With its reports of guests being accosted by “ominous energies, mysterious orbs and apparitions,” Crowne Plaza New Orleans French Quarter is no exception.
Built in 1852, it was a department store — including a Woolworth’s — until the 1990s.
Something to write home about
“We doubt there is a building in the world more chaste and architecturally perfect than the General Post Office,” wrote Harper’s New Monthly Magazine in 1859. Here, at Washington, DC’s opulent primary post office, worried wives would wait for correspondence from their husbands fighting in the Civil War.
The building is now home to the 4-star Kimpton Hotel Monaco and its elegant ballroom — formerly the postmaster’s personal library.
Lock it up
Today’s weary travelers can deposit themselves at the Vault Hotel in Houghton, Michigan — a former Wells Fargo that opened in 1887 as the Houghton National Bank.
This is where the Great Lakes shipping magnates and copper-mining millionaires stored their fortunes during the late 1800s.
Today, it’s the area’s only luxury hotel, where guests check in at painstakingly restored teller windows. Travelers can even stay in a suite containing the bank’s original vault. (Unfortunately, it’s empty.)
The big house
A property tour of the former Charles Street Jail (now the bougie Liberty Hotel) ends with a glass of free champs at this landmark building in the heart of Beantown.
From 1853 to 1990, it housed some of the city’s most infamous offenders until they revolted and were moved to a prison with better living conditions.

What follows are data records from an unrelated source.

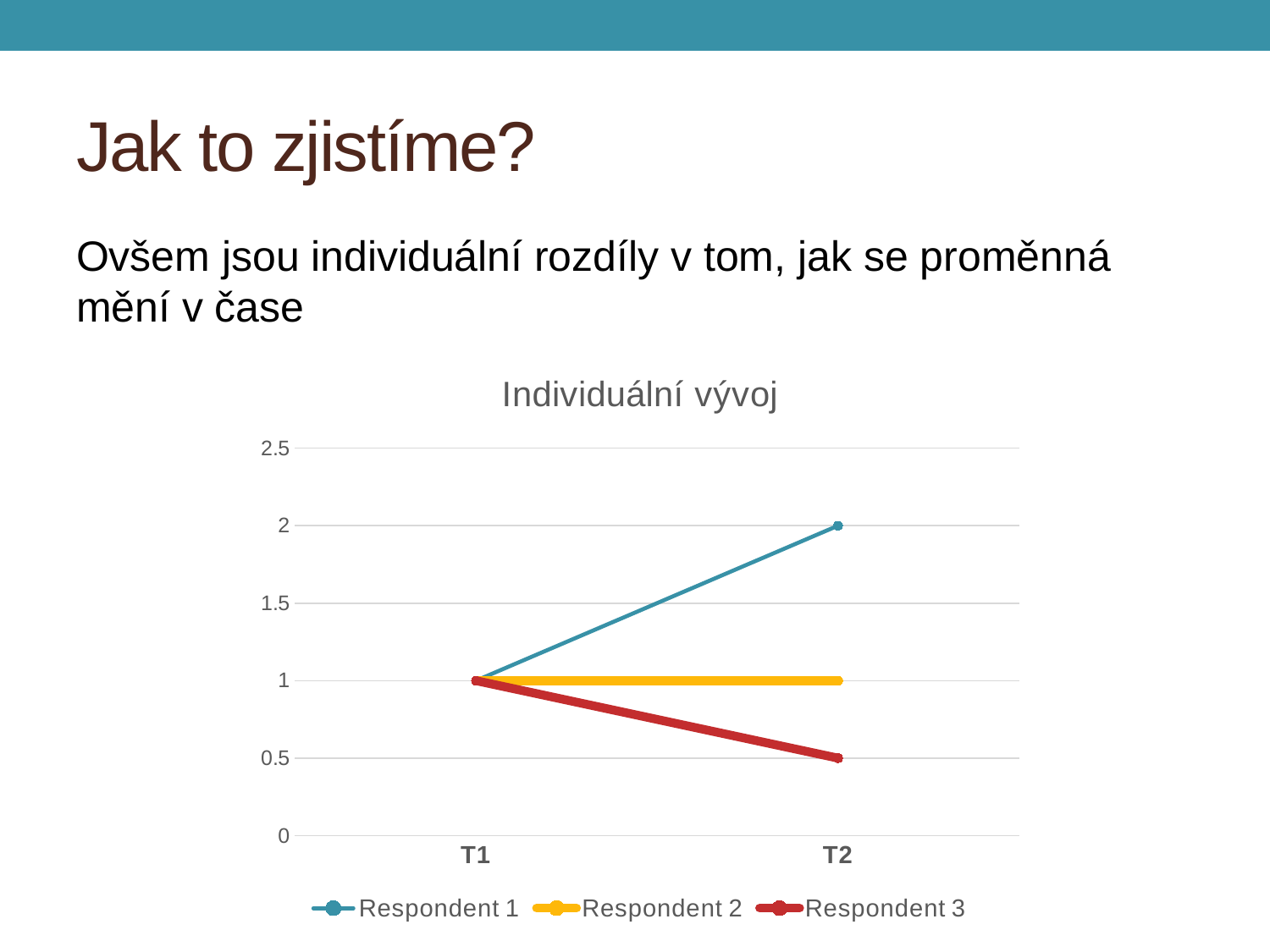
What is the title of the chart? Individuální vývoj Which respondent has the lowest value at T2? Respondent 3 What is the value for Respondent 1 at T2? 2 What is the value for Respondent 2 at T1? 1 What is the value for Respondent 3 at T2? 0.5 How many series does the legend list? 3 Which respondent has the highest value at T2? Respondent 1 Does the value for Respondent 3 rise or fall from T1 to T2? fall Is the value for Respondent 1 at T2 greater or less than 1.5? greater How many points are on the x axis of the chart? 2 What is the difference between Respondent 1 and Respondent 3 at T2? 1.5 What kind of chart is shown on the slide? line chart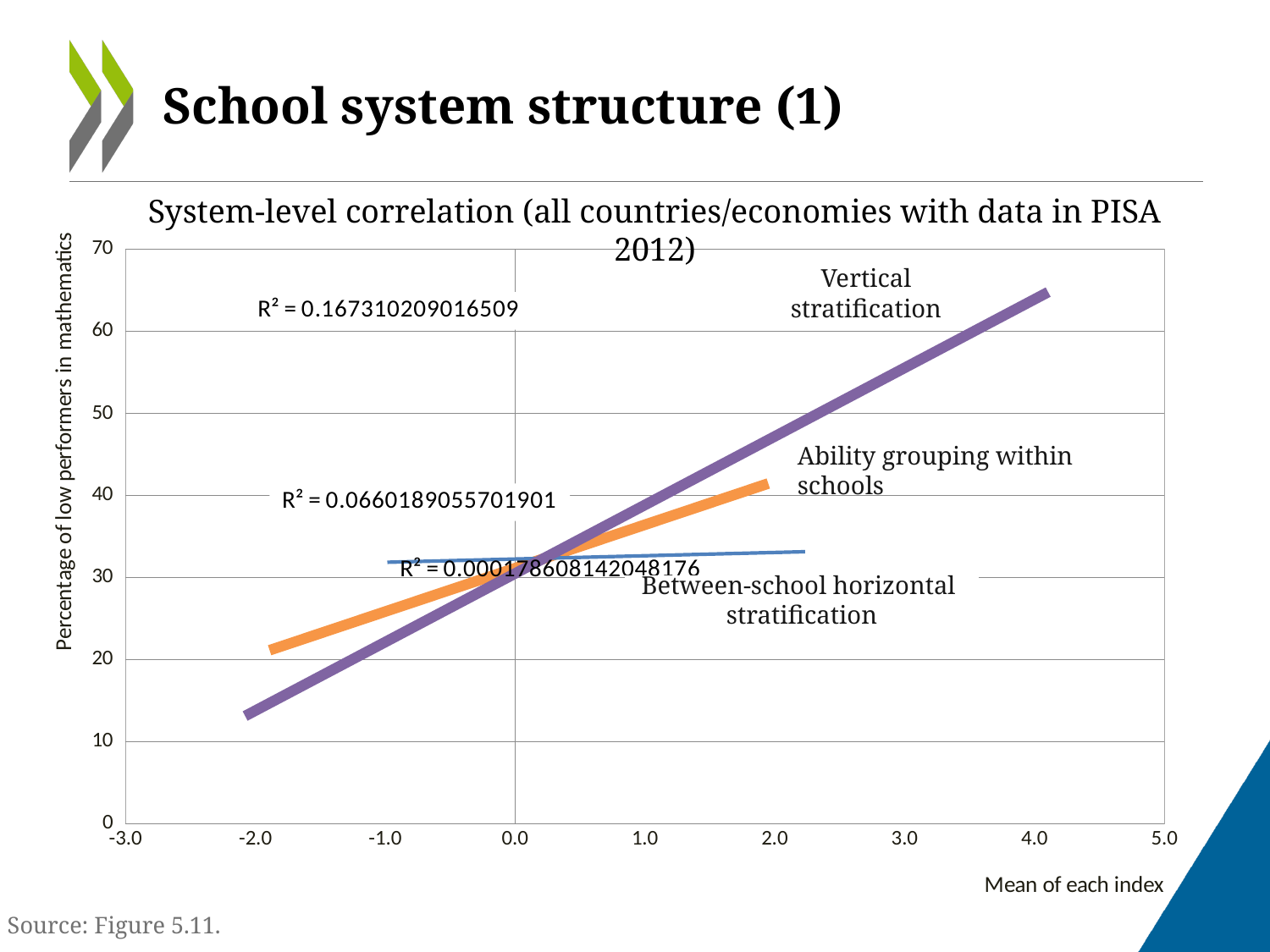
Which line has the highest R² value? Vertical stratification Is the value of the Ability grouping within schools line at a mean index of -1.0 greater or less than 30? less How many trend lines are plotted on the chart? 3 What is the label of the vertical axis? Percentage of low performers in mathematics What is the R² value printed for the Vertical stratification line? R² = 0.167310209016509 What kind of chart is shown on the slide? Line chart Which line has the lowest R² value? Between-school horizontal stratification What is the label of the horizontal axis? Mean of each index What is the R² value printed for the Between-school horizontal stratification line? R² = 0.000178608142048176 Is the value of the Vertical stratification line at a mean index of 4.0 greater or less than 60? greater Does the Vertical stratification line rise or fall as the mean of the index increases? Rises What is the R² value printed for the Ability grouping within schools line? R² = 0.0660189055701901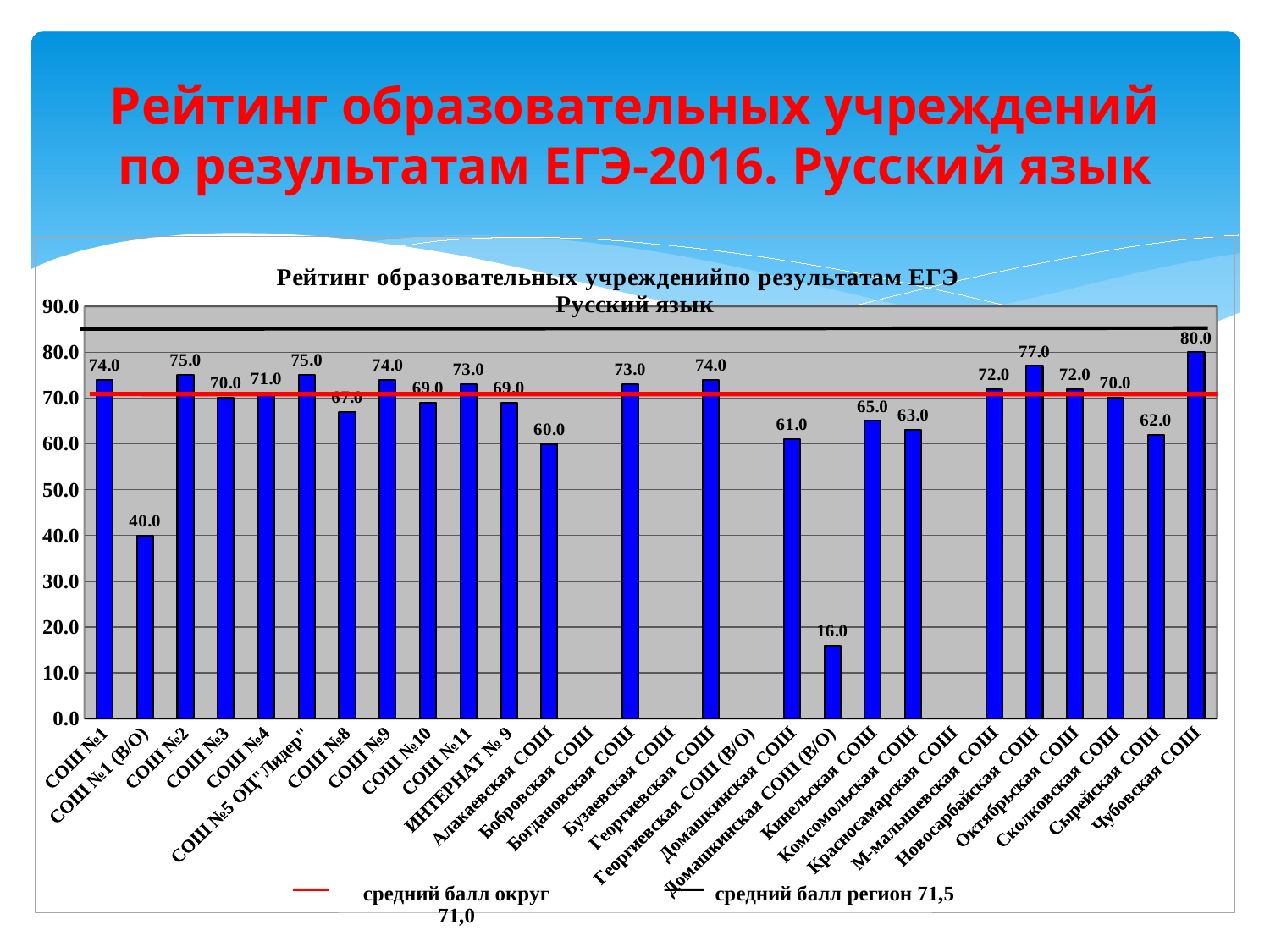
What is the value for СОШ №1 (В/О)? 40.0 What is the difference between the values for Чубовская СОШ and Домашкинская СОШ (В/О)? 64.0 What is the value for Чубовская СОШ? 80.0 Which has a larger value, СОШ №2 or СОШ №8? СОШ №2 Which institution has the highest value? Чубовская СОШ What is the value for Кинельская СОШ? 65.0 What does the red horizontal line in the chart represent, according to the legend? средний балл округ 71,0 Which institution has the lowest value? Домашкинская СОШ (В/О) What is the value for Новосарбайская СОШ? 77.0 What kind of chart is shown on the slide? bar chart What is the difference between the values for Новосарбайская СОШ and Алакаевская СОШ? 17.0 Is the value for Сырейская СОШ greater or less than 70.0? less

Today, guests can gawk at the preserved cells and wrought-iron windows before enjoying a beverage in the well-manicured courtyard (once the inmates’ exercise yard).
Washington School House
Class may no longer be in session, but in Park City, Utah, the classy Washington School House hotel is where the cool kids stay.
Built in 1889, it’s one of the oldest surviving schoolhouses left in the US.
The property gets a B-minus for occupancy (there are only 12 rooms and suites). But the amenities get an A-plus. Think heated floors, ski valet, outdoor fire pit — complete with a torch left over from the 2002 Olympics — heated pool and even a private antique and art collection.